◆ **READING PASSAGE**
Highlights:
- After reports of buried waste rising to surface and a malfunctioning methane system, the Environmental Protection Agency is calling for a study on the health of the Lees Lane landfill in Kentucky. The landfill was onces on the EPA's Superfund list but was removed in the 1980s after a partial cleanup.
- Desired study would look at air quality, potential groundwater and soil contamination, and the systems in place to monitor the landfill
- The Metropolitan Sewer District, which maintains the landfill, says new methane monitoring wells installed in 2010 show no signs of elevated levels
From the article:
With reports of once-buried waste making its way to the surface, the U.S. Environmental Protection Agency is calling for a new study of health and safety concerns near a Louisville landfill that once was on the nation’s Superfund list of most toxic places.
The EPA took the 112-acre Lees Lane landfill — tucked between the Riverside Gardens community and the Ohio River in western Louisville — off its Superfund list after a partial cleanup in the 1980s that it deemed sufficient to protect public health.

◆ **DATASET EXTRACT**
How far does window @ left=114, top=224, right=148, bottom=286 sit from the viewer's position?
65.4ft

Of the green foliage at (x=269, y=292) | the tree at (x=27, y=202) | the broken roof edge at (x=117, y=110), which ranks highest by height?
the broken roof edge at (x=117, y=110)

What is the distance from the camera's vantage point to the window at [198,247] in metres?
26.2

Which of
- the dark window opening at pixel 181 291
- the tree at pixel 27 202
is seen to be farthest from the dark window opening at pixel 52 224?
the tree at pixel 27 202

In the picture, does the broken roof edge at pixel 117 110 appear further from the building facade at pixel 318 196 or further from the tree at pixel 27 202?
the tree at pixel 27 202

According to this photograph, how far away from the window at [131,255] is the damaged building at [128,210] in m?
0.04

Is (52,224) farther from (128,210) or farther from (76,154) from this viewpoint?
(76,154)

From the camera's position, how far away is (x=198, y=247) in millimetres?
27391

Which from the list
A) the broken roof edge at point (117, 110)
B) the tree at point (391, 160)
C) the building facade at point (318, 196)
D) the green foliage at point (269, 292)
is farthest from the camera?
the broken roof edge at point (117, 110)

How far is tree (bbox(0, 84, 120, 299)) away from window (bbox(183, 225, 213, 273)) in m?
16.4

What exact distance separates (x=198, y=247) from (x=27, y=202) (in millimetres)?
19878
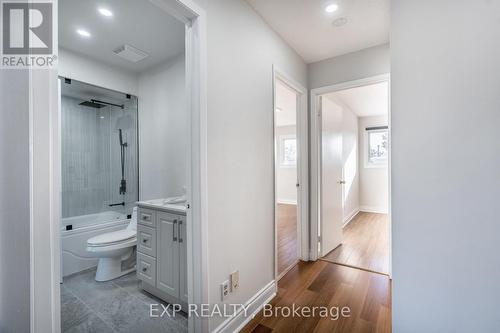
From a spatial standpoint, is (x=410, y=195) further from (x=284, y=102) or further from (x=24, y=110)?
(x=284, y=102)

◆ **EXERCISE REQUIREMENTS**
A – Transcribe the passage of the Lees Lane landfill article that begins with "- Desired study" and ends with "protect public health.".
B – Write the next part of the article about the Lees Lane landfill, picking up after its final sentence.

◆ **ANSWER SECTION**
A –
- Desired study would look at air quality, potential groundwater and soil contamination, and the systems in place to monitor the landfill
- The Metropolitan Sewer District, which maintains the landfill, says new methane monitoring wells installed in 2010 show no signs of elevated levels
From the article:
With reports of once-buried waste making its way to the surface, the U.S. Environmental Protection Agency is calling for a new study of health and safety concerns near a Louisville landfill that once was on the nation’s Superfund list of most toxic places.
The EPA took the 112-acre Lees Lane landfill — tucked between the Riverside Gardens community and the Ohio River in western Louisville — off its Superfund list after a partial cleanup in the 1980s that it deemed sufficient to protect public health.

B –
But with the new reports of waste cited in routine monitoring, a methane-gas collection system that hasn’t worked properly for years, continued health fears raised by landfill neighbors, and largely open access to the public, EPA officials have decided a new review is needed.
They have also called a public meeting for July 19, following up on one last fall organized by Arnita Gadson, executive director of the Kentucky Environmental Quality Commission.
“I do believe in my heart and soul that people have been terribly affected by that landfill out there,” said Gadson, who has followed Lees Lane issues since she was executive director of the West Jefferson County Community Task Force, a group that oversaw a toxic air monitoring study in Louisville.